### WHAT IS EXPECTED
Out of the entries that follow, copy each line containing "name".

### DATA FOR ANALYSIS
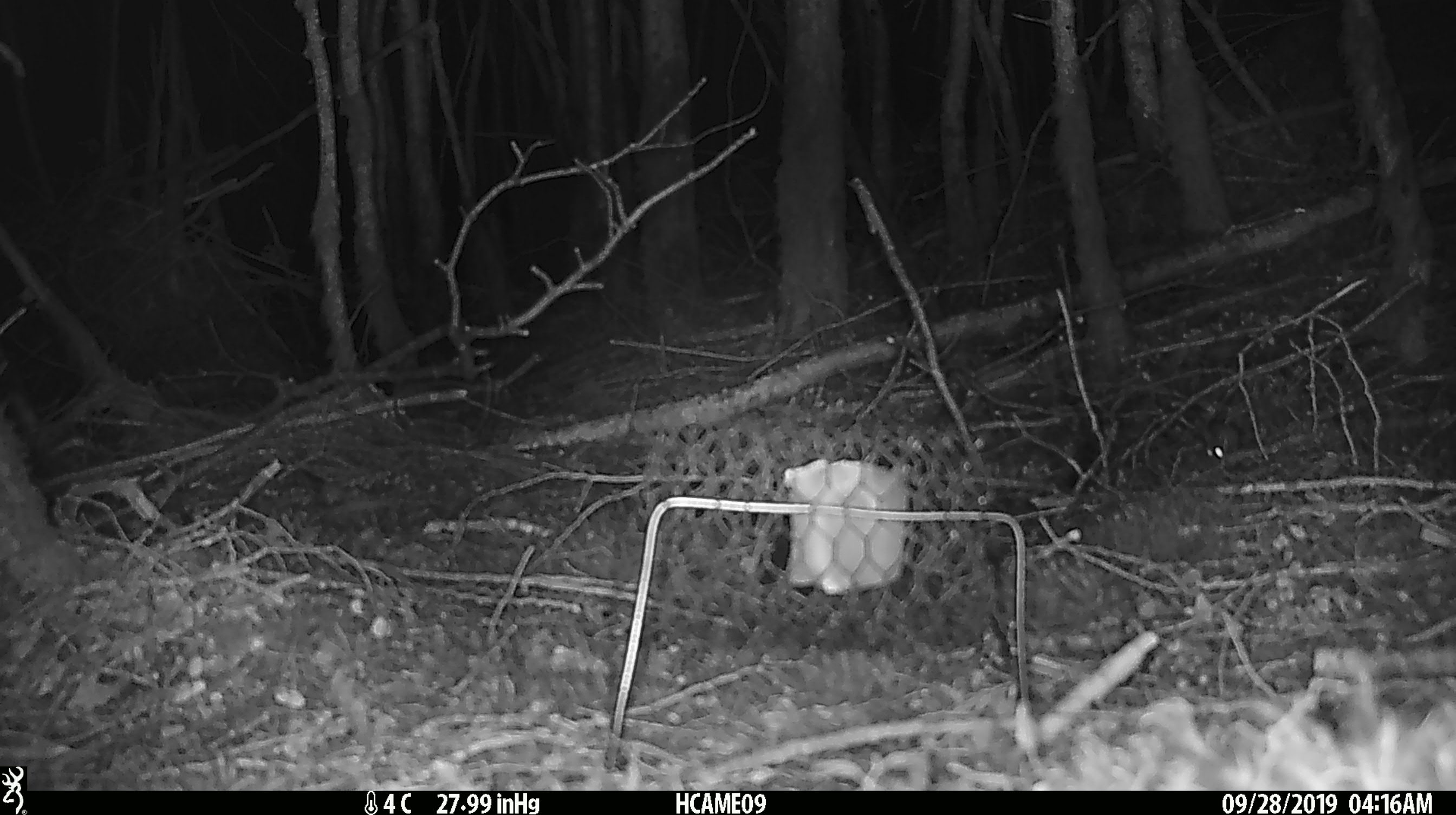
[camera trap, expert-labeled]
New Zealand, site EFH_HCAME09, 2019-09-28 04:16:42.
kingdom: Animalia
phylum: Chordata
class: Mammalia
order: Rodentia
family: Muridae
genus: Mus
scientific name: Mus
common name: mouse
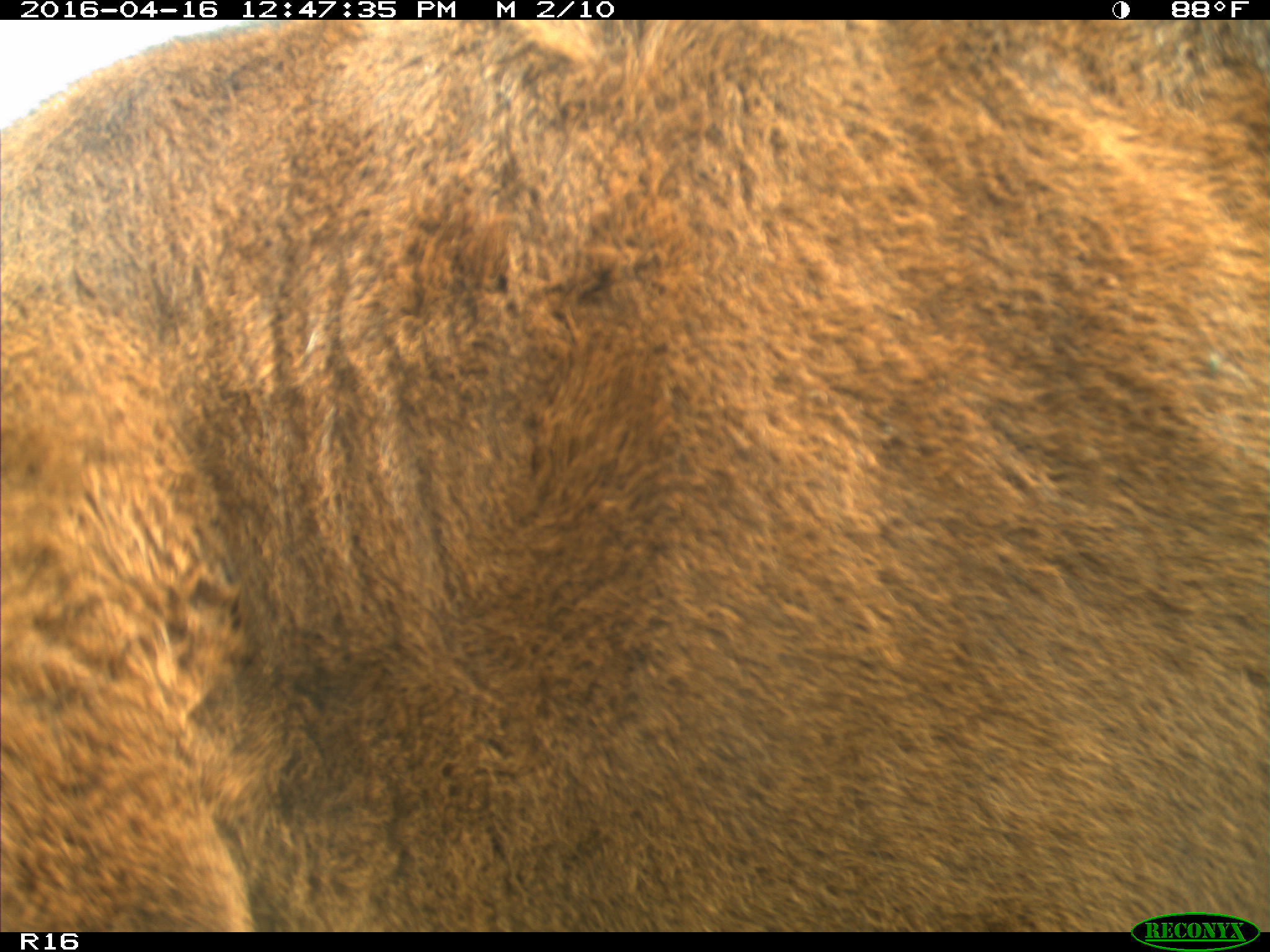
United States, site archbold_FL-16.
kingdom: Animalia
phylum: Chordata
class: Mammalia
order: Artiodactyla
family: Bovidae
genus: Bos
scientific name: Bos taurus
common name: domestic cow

...

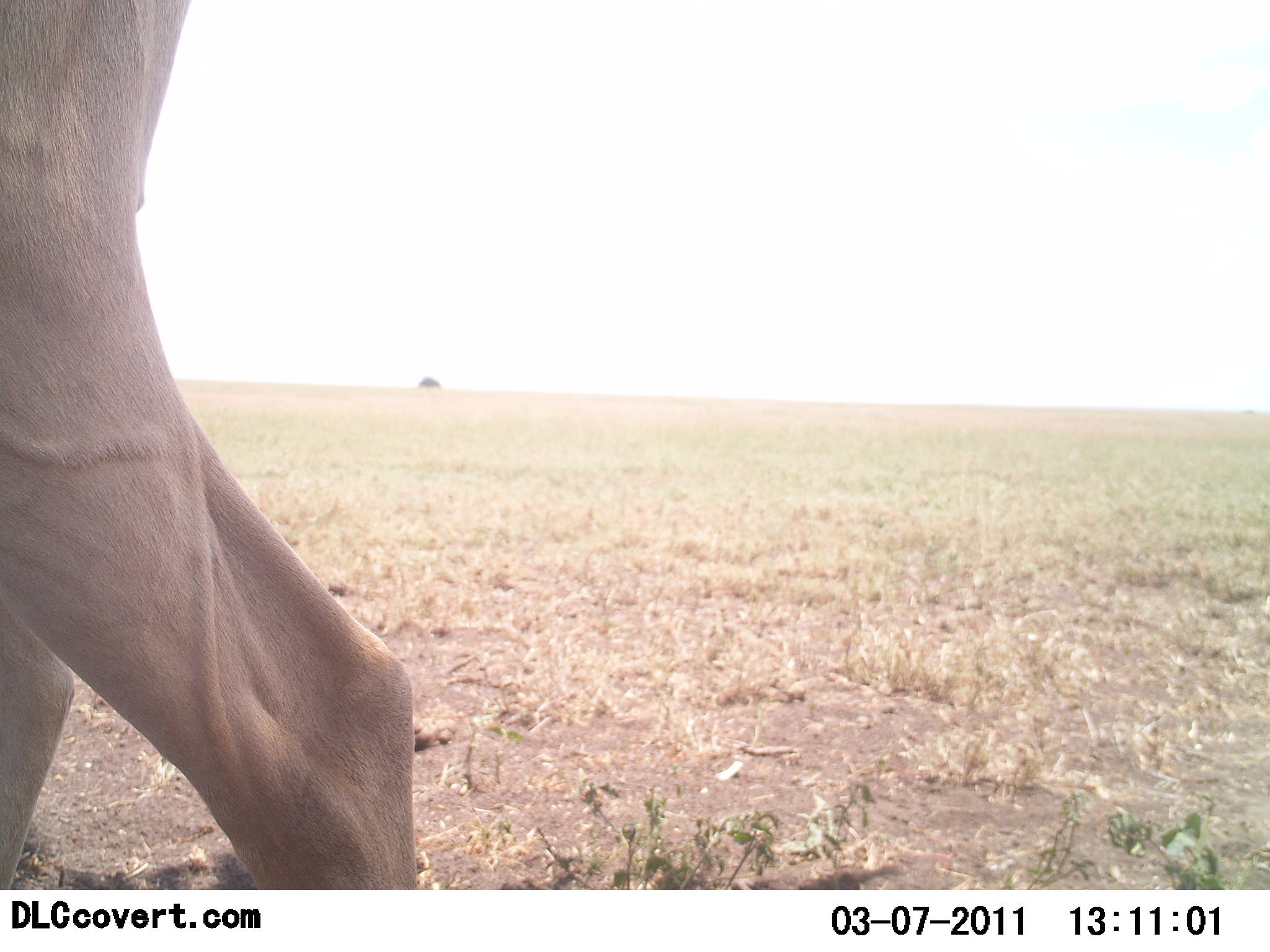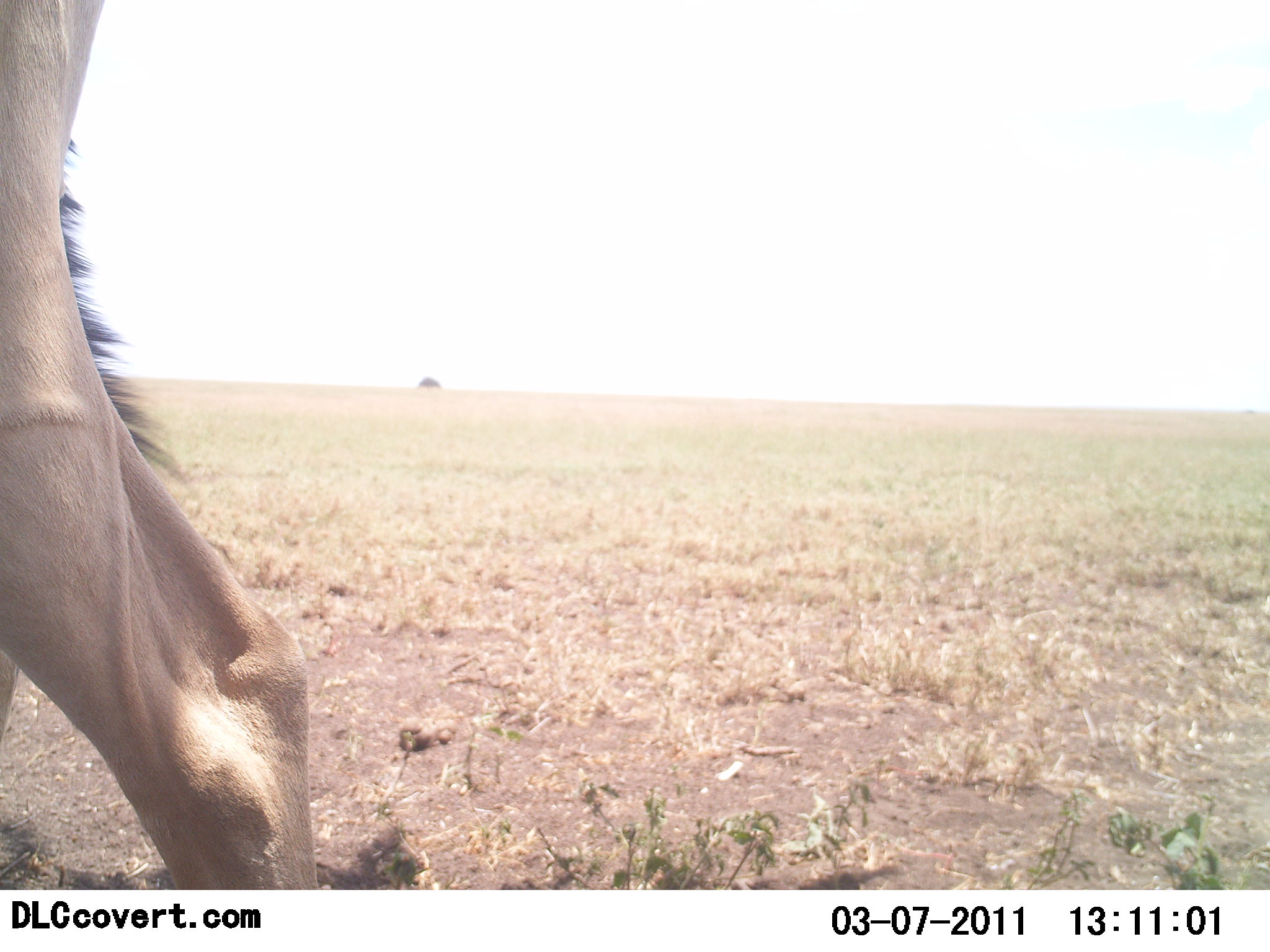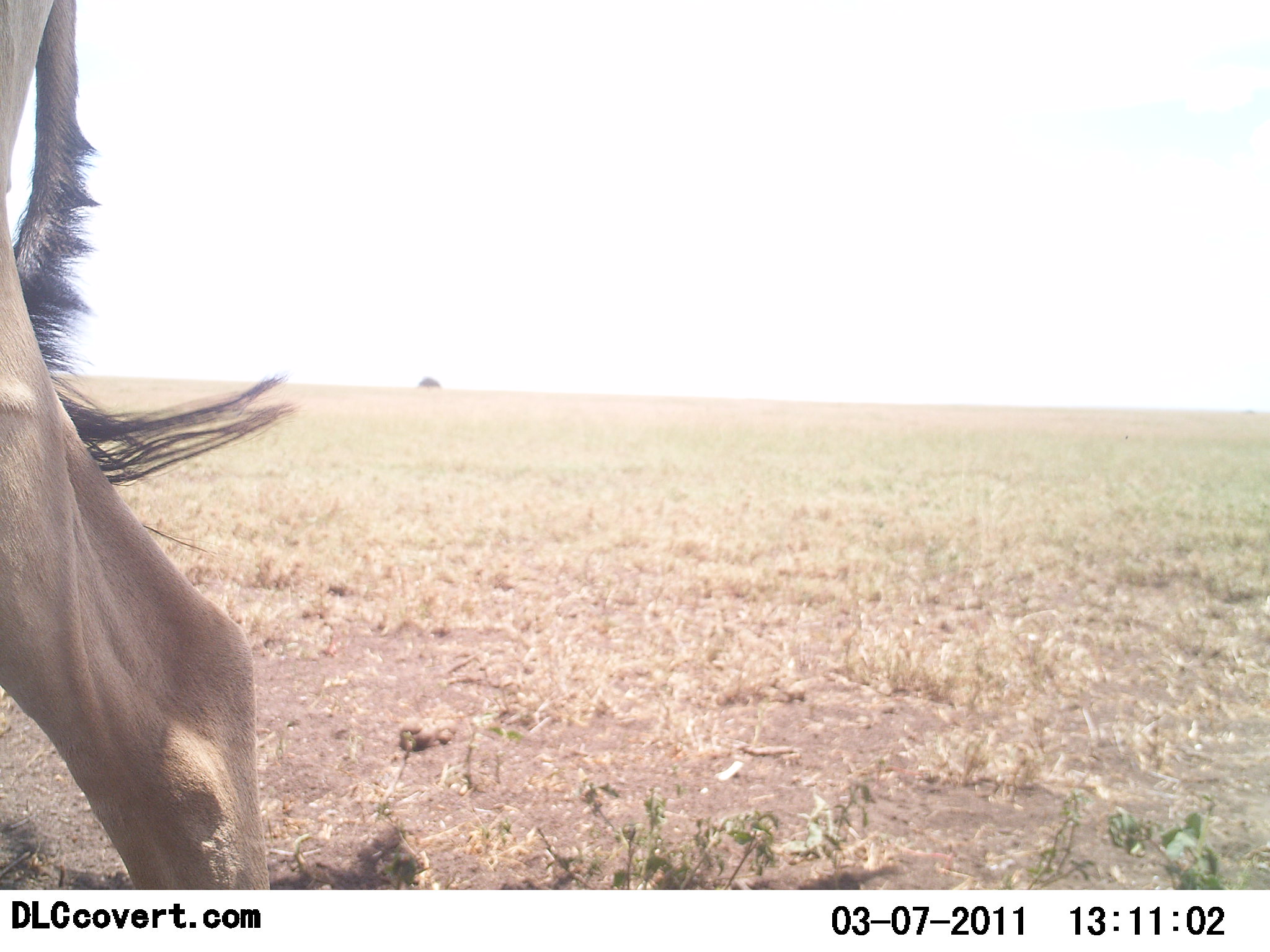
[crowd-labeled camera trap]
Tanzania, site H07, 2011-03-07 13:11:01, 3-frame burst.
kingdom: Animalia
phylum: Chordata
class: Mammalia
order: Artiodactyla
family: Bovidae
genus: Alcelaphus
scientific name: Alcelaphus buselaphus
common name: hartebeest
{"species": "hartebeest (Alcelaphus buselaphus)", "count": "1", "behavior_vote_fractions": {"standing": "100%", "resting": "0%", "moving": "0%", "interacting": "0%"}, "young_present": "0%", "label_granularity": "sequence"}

...

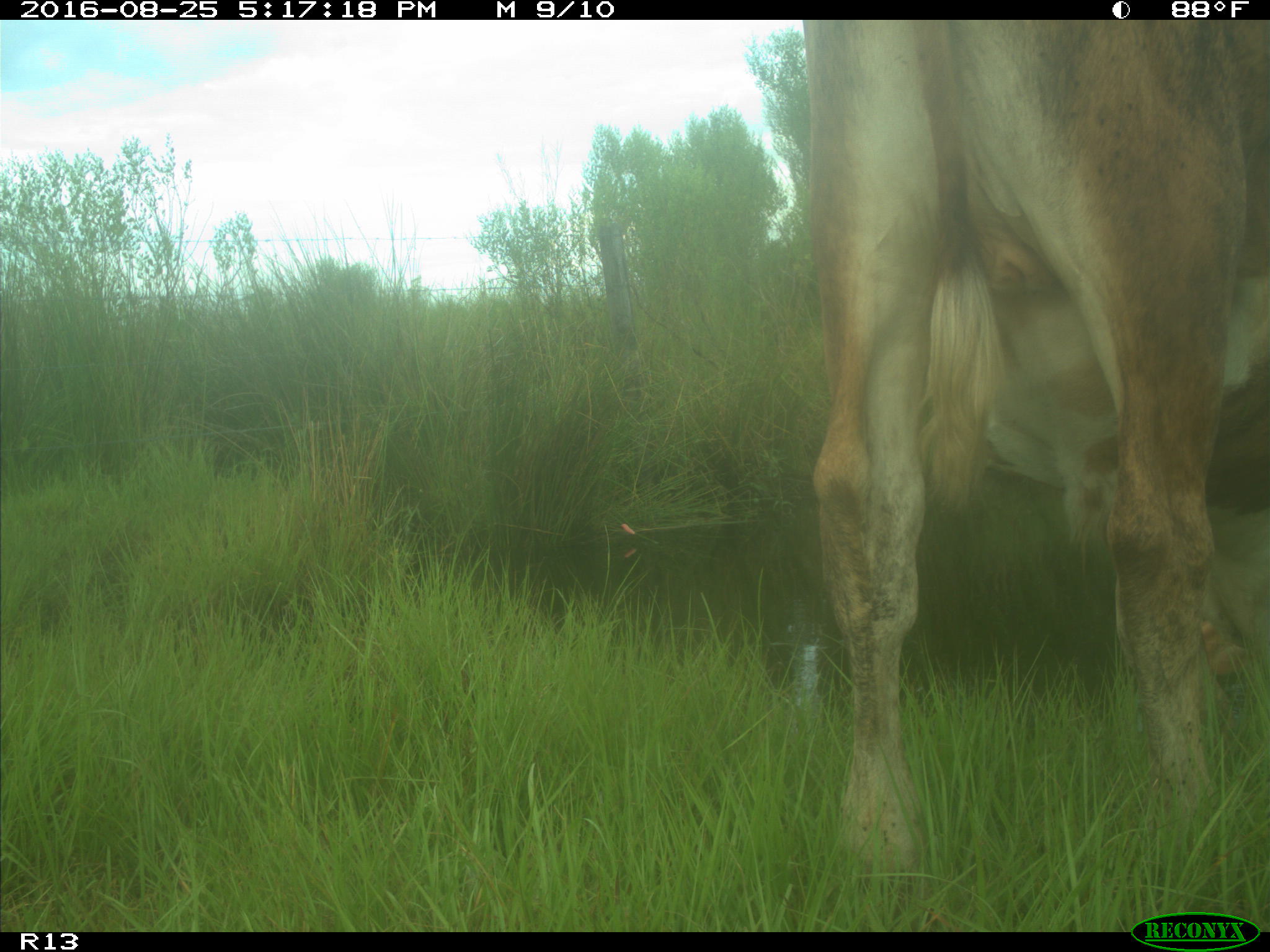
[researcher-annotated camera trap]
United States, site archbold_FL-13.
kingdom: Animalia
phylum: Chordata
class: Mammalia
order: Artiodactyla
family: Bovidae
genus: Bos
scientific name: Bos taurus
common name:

### ANSWER TO THE PROBLEM
scientific name: Mus
common name: mouse
scientific name: Bos taurus
common name: domestic cow
scientific name: Alcelaphus buselaphus
common name: hartebeest
scientific name: Bos taurus
common name:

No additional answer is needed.